“I could have been a contender.”
That’s what Jack Smith effectively wrote in his final report. Biden’s special counsel appointed to take out his top competition passionately defended his decision to prosecute President-elect Donald Trump over alleged attempts to overturn the 2020 presidential election results earlier in the week. Smith’s report, issued shortly before his resignation from the Department of Justice, emphasized his commitment to upholding the rule of law and the integrity of his investigative team.
“Special counsel Jack Smith’s final report, released shortly before 1 a.m. Tuesday, offers a robust defense of his two-year, ultimately stymied effort to prosecute Donald Trump for his alleged attempts to subvert the results of the 2020 election,” wrote The Washington Post.
“While much of the evidence described in the report’s 137 pages was previously revealed in legal filings and court hearings, the document offers the fullest public accounting of Smith’s attempt to prosecute what he calls an ‘unprecedented criminal effort.’ It also gives new insights into the special counsel’s investigative process, challenges his team faced in building their case, and the reasoning that guided their decisions.
Trump dismissed the report in a post on his social media platform Truth Social shortly after its release, calling Smith ‘a lamebrain prosecutor who was unable to get his case tried before the Election.’”
Jack Smith’s life has been dominated over the past couple of years with stopping Trump from retaking the White House. In a separate case, he charged the former president over alleged mishandling of classified documents at Mar-a-Lago. However, the case was dismissed in July 2024 by Judge Aileen Cannon, who ruled the appointment of a special counsel unconstitutional.
Reflecting on his tenure, Smith stood by his prosecutorial decisions, stating, “To have done otherwise on the facts developed during our work would have been to shirk my duties as a prosecutor and a public servant.”
Smith asserted that prosecuting Trump was not only justified but necessary, declaring that “no man in this country is so high that he is above the law.” He cited historical figures such as John Adams and former Attorney General Edward Levi to underscore the principle of accountability in a democracy. “Our work rested upon the fundamental value of our democracy that we exist as ‘a government of laws, and not of men,’” Smith wrote, quoting Adams.

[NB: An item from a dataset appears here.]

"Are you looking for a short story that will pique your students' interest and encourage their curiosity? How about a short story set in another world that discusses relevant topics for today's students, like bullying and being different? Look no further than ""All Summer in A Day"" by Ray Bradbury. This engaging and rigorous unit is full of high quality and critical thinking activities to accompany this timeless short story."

The former special counsel’s introductory letter to the report drew particular attention for its unusually personal tone, said one eagled-eyed legal commentator, noted The Daily Caller.

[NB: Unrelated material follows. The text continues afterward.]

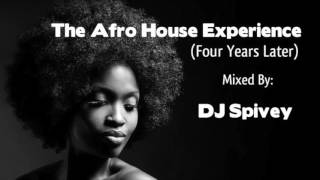 "The Afro House Experience ""Four Years Later"" (An Afro House Mix) By DJ Spivey"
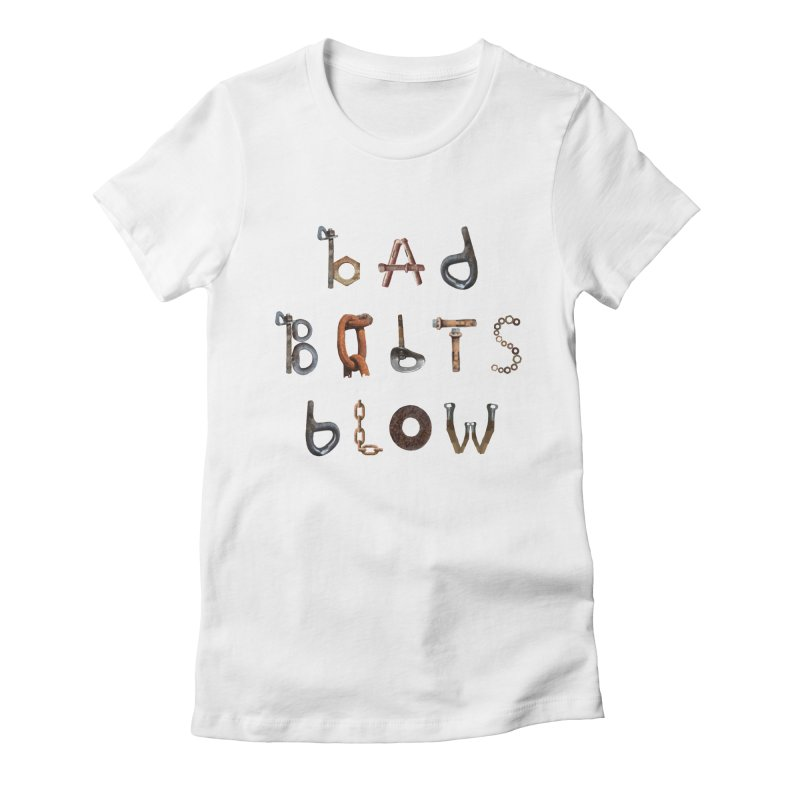 Bad Bolts Blow Women's Fitted T-Shirt by Slack Shop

CNN senior legal analyst Elie Honig described it as “an intense, almost emotional defense” of Smith’s team. Honig noted that while it’s customary for special counsels to acknowledge their team’s efforts, Smith went further, quoting historical figures and directly addressing criticism of his team’s integrity.
“This is an important and necessary example of Jack Smith standing up for his team,” Honig remarked. “But it’s hard to read that and think that everything that follows is completely separate from emotion.”
Smith’s resignation marks the end of a high-profile chapter in the DOJ’s efforts to address allegations of misconduct at the highest levels of government, leaving a legacy that will likely remain a point of debate in the legal and political arenas.
Despite being a liberal, Honig has been a major critic of the Democratic lawfare against Trump. In an op-ed for New York Magazine, he criticized Manhattan District Attorney Alvin Bragg’s case against former President Donald Trump as an “ill-conceived, unjustified mess.”
Honig, who previously served as an Assistant U.S. Attorney, argued the charges were unprecedented and inflated, accusing Bragg of contorting legal boundaries to pursue Trump. The charges primarily centered on falsification of business records, a crime that typically constitutes a misdemeanor in New York. However, Bragg elevated them to felonies by alleging they were committed with intent to violate election laws—an approach Honig described as legally obscure and procedurally flawed.